A youth group from a prosperous North American suburb volunteered to help a pastor serve meals in an inner-city soup kitchen. Before this experience, most of these young people had only seen homeless people through their car windows as they and their family happened to drive through a poor part of town.

It was just before Thanksgiving, and the young people served a hot meal of beans, turkey, mashed potatoes and yams to a long line of people. As they filed past these young people filling empty plates with generous servings, few of the homeless people made any eye contact with the young people who were serving the free meal, and only a few mumbled a “thank you.”

Then, after the meal was finished, and after all the impoverished people enjoyed a delicious meal, the young people from the prosperous suburb washed all the pots, pans and dishes. It was a long, hard day for the young people, and before their bus picked them up to take them home, the pastor sat them down and asked them about their impressions of their day of service.

The young people were exhausted. No one responded until finally one girl spoke up and said, “I really didn’t like being here—it made me uncomfortable.

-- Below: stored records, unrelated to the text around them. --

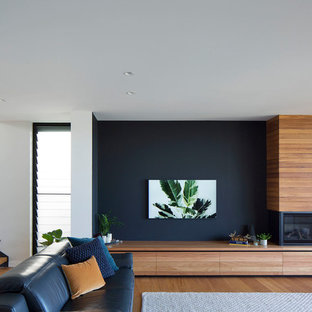 Photo of a contemporary living room in Sydney with blue walls, medium hardwood floors, a standard fireplace, a wood fireplace surround and brown floor.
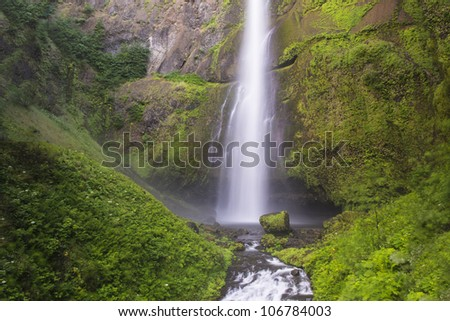 Multnomah Falls, Columbia River Gorge, water blurred in motion - stock photo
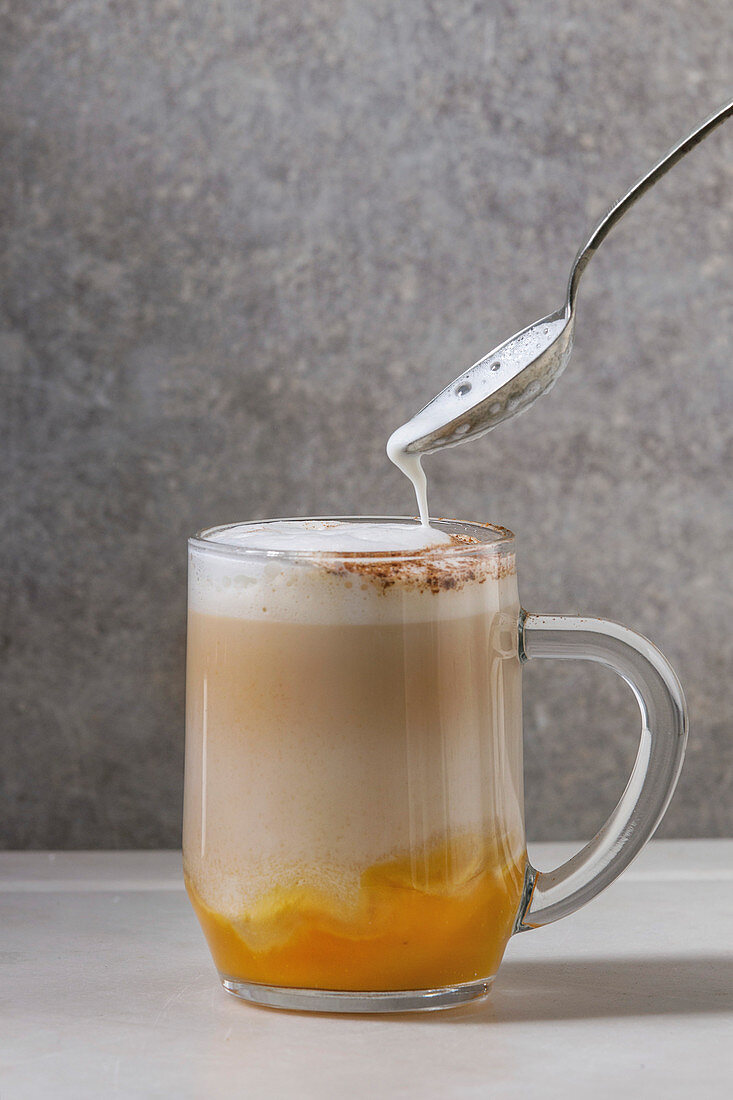 Glass of pumpkin layered spice latte with pumpkin puree, milk foam flowing from spoon and cinnamon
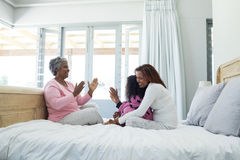 Family playing clapping games on bed in bedroom Royalty Free Stock Photography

And then, after all our work, I guess I would have liked the people we served to be a little more grateful.”

The people she and her friends served were poorly dressed, some had not bathed for a long time and many of them smelled. Some of them seemed slightly deranged, or perhaps even high. They didn’t smile or act happy because they had little to smile or be happy about.

The young lady was right—she and all her friends worked hard all day and they received little, if any, appreciation for their work.

Have you ever felt that way? Have you given expecting to be thanked in return, only to receive little or no recognition for what you have done?

That’s really the story of life, isn’t it? As husbands and wives, when we look back on our marriage, we realize that not only did we fail to express our appreciation on many occasions, but we know there were many times when we were disappointed when our spouse failed to thank us.

How about parenting? If you expect your child will thank you for each and every act of selfless and sacrificial love you express toward them, then forget about becoming a parent. Don’t hold your breath—it will never happen, will it?

Let’s be fair—we didn’t express enough thanksgiving to our parents, and in turn, as the cycle of life continues, our children will not express all the gratitude we as parents hope for. But here’s the question—do we give thanks only as we receive a “thank you”? Is the purpose of giving to be gratified with the thankfulness of the person to whom we give?

What about generosity without expectations?

The grace of God is given, without any pay-back on our part. The grace of God is lavished on us even though God is fully aware we are incapable of realizing the implications of his grace and responding in kind. God’s grace is generosity without expectations.

This dynamic is the reason that so many people don’t get God’s grace to begin with. When they hear that God does not love in direct proportion to obedience, then many assume that if grace describes God, he is setting himself up for disappointment.

After all, if there are no conditions to God’s love and grace, what’s to stop human beings from taking and taking and receiving and receiving—without ever truly deserving God’s grace and without ever truly giving God the thanksgiving he deserves?

Indeed, that’s what unconditional love means. It means that God’s love and grace just keeps coming, because that’s his nature—his generosity does not come with strings attached, his generosity does not stop if and when people fail to appropriately give him thanks.

Giving with expectation of a return of some kind is not grace—it’s a business proposition.

On our part, generosity without expectations means that our giving —our service—should not be measured in exact proportion to gratitude we receive. We don’t treat others with respect and generosity only when we have a reasonable expectation they will return our kindness and gifts, but rather, we love others indiscriminately.

If we are truly in Christ and he is in us, then we will live lives of generosity without expectations.